── Exercise materials
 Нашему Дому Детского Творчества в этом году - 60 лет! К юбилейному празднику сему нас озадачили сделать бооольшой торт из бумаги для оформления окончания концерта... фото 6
────
── Exercise materials
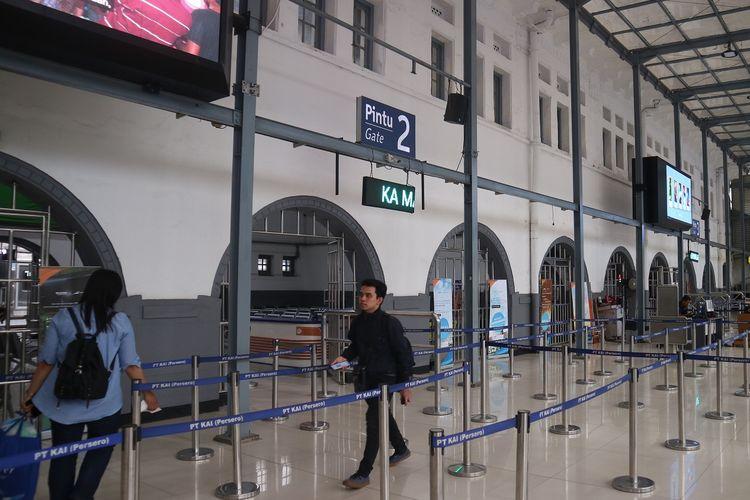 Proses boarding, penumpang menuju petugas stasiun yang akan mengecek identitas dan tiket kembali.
────
── Exercise materials
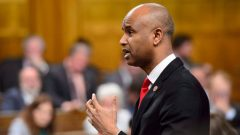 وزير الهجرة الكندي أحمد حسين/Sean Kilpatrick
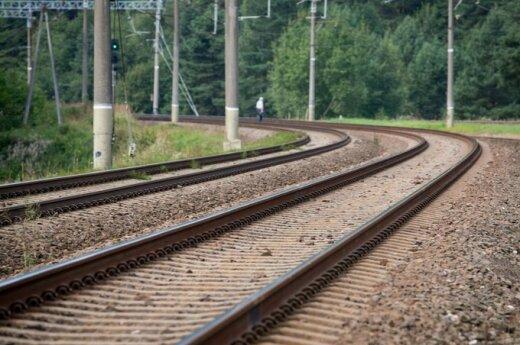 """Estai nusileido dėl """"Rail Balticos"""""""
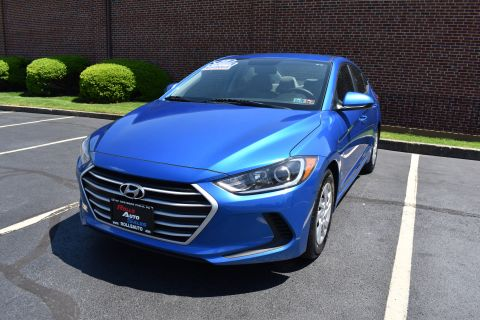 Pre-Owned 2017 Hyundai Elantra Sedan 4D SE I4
────
**What the task requires:**
Your answer should consist of the lines above between those holding "وزير الهجرة الكندي أحمد حسين/Sean Kilpatrick" and "Pre-Owned 2017 Hyundai", inclusive, reproduced word for word and without pictures.

**Completed exercise:**
 وزير الهجرة الكندي أحمد حسين/Sean Kilpatrick
 """Estai nusileido dėl """"Rail Balticos"""""""
 Pre-Owned 2017 Hyundai Elantra Sedan 4D SE I4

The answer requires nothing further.